I’m glad to have confirmation that it wasn’t just me somehow being ragingly incompetent. However, it raises other issues. Unless Anya learns a bit more tolerance to handling and being medicated as she gets older, it could be well near impossible for me to single handedly deliver any kind of even slightly involved or complex home care. Sooner or later, it feels like we’ll inevitably run into a situation where following the best possible medical advice simply isn’t feasible because the patient refuses to cooperate.

That’s not an ideal scenario in a cat with FHV who is likely to need some level of treatment periodically throughout her life.

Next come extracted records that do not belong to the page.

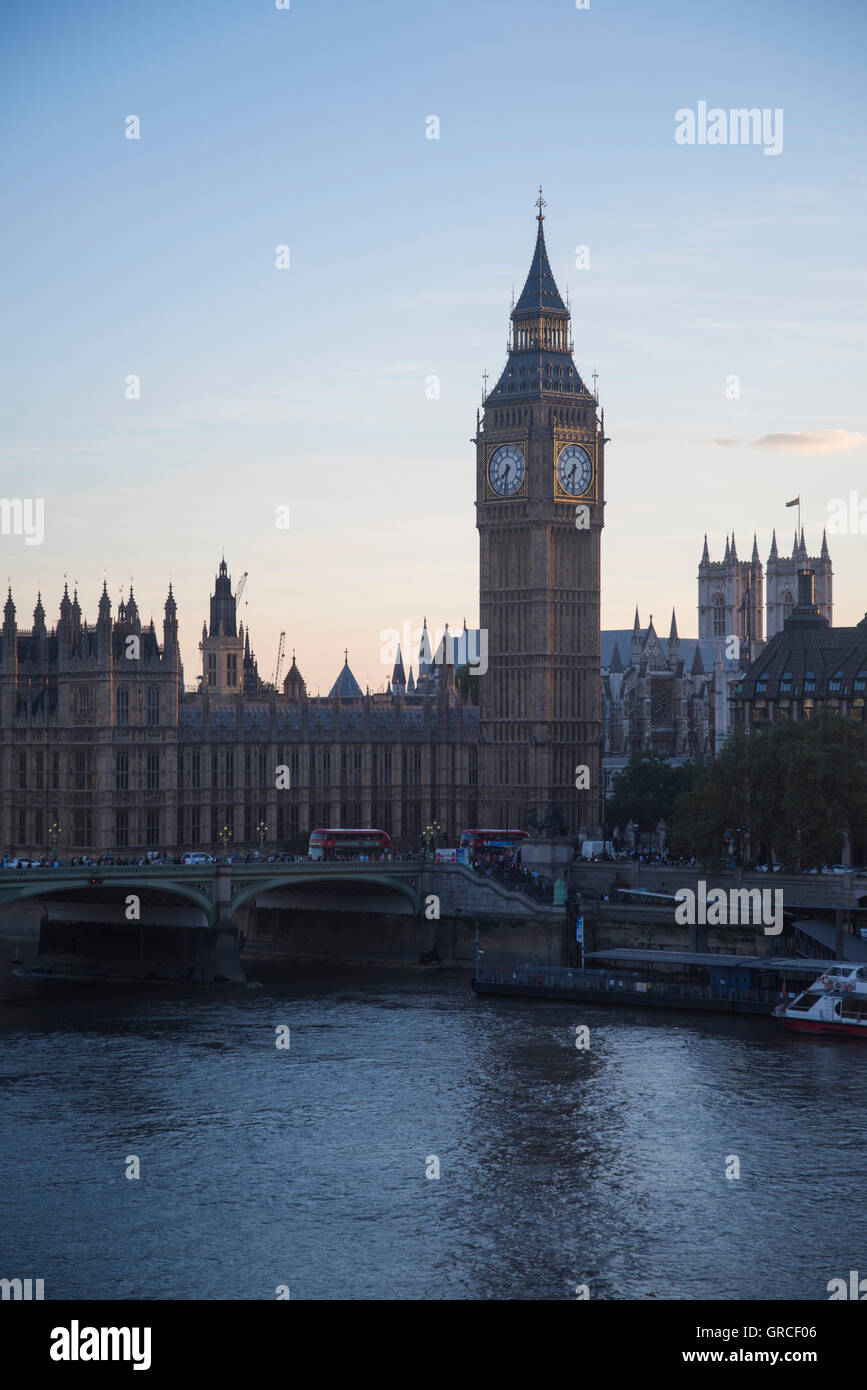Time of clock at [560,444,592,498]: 7:30
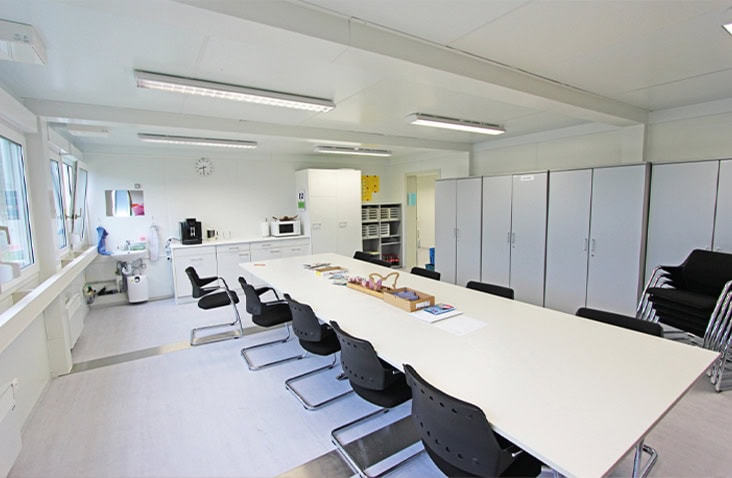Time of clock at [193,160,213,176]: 8:31
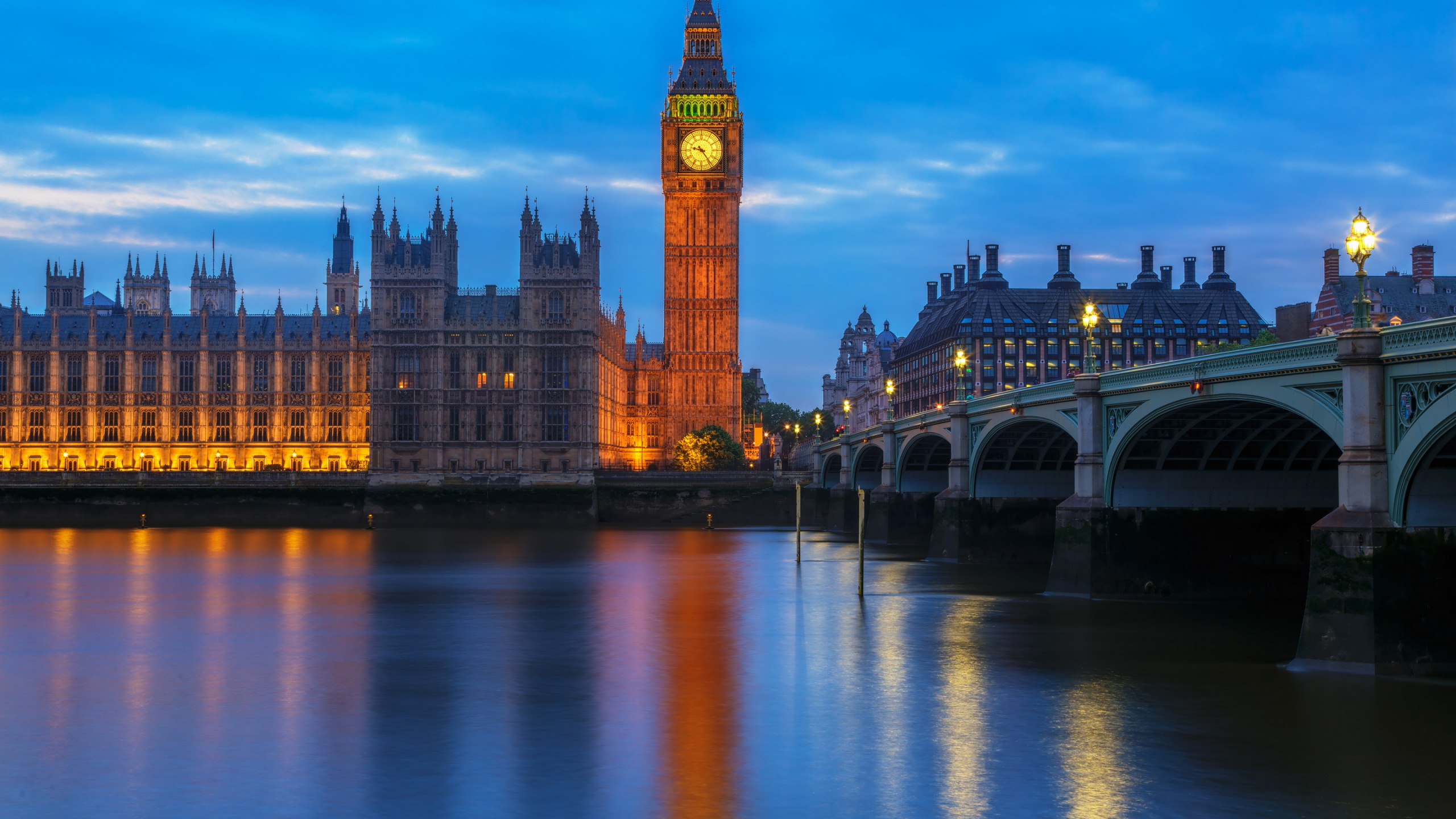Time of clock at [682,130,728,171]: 9:23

In my more pessimistic moments, I foresee a series of hard decisions where we have to weigh treating the illness versus treating the patient. At some point there has to be a compromise between the best possible treatment and what’s physically possible. Now that we’ve addressed what I hope will be her biggest medical problem, I think we’ll be making future decisions based on quality of life overall versus the often simpler calculus of what’s medically possible.

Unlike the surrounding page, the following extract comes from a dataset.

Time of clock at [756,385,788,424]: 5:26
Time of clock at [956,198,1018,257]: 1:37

When the time comes, someone please remind me that sometimes the best action is no action at all. I always find that hard to remember when I’m in the moment.

What Annoys Jeff this Week?

1. Numbers. This blog is my own little catharsis and never really intended as clickbait, but sometimes I really do wonder what sorcery is behind the numbers. My view and visitor numbers have been all over the map for the last few weeks. There’s no seeming rhyme or reason for days that are up or down. Posts that I think should be a hit end up idle and those that I thought fairly bland rack up visits. After fourteen years of doing this, you might be tempted to think I’d have a clue. If you thought that, however, you’d be 100% wrong.

2. Incredulity. The number of times in the last six weeks that I’ve been asked some version of “Aren’t you starting to go stir crazy?” is telling… if only because it reveals how many people don’t really “get” me at all. I’ve got books, critters, ready access to food and liquor, the ability to have almost anything on earth delivered to my front door, and can leave at any time for goods and services that need to be sourced locally. I feel no fear of missing out. Staying home isn’t punishment for me. It’s the life I thought I was going to have to wait another 15 years to have for myself… and after sampling it, I can assure you going stir crazy is the very least of my worries.

3. Persistence. Maggie has been quite a trooper, never so much as attempting to lick or scratch her enormous incision. Keeping a certain white and brown young canine sibling from trying to lick it all the time has been my other full-time job this week. Seven days into healing and he’s mostly stopped – though not before a few full-blown screaming fits on my part. I can sense him still searching for an opportunity. I usually appreciate and even respect that kind if persistence, but in this one case, I’m going to need him to knock it the hell off.

The new routine…

We all know I’m a creature of habit and it’s safe to say that having an invalid dog has generated quite a few changes to a schedule that had been popping along happily for the last fifteen months. After three days, I think we finally hit on a new routine that might be manageable, especially tomorrow with me going back to work. The killer is that the two dogs have to be separated to do everything that they use to do together… eating, going out, hanging out in the living room, everything. The problem, of course, is that where feeding the dogs use to be a plural act, it’s now singular, in that I have to feed one dog, take them out, and crate them before repeating the process with the other. A twenty minute morning routine is now something closer to 45 minutes and creeps up towards an hour when it involves breaking out the ice packs. Of course I’ll keep doing it, knowing that the first two weeks of the healing process are the worst and it will get better over time. Even so, I’ll be much happier when I have a pair of dogs again instead of two dogs who just happen to be living in the same house. Until then it looks like I’ll be setting a 4AM alarm to get it done before heading to work. Yeah, tomorrow morning should be a real treat.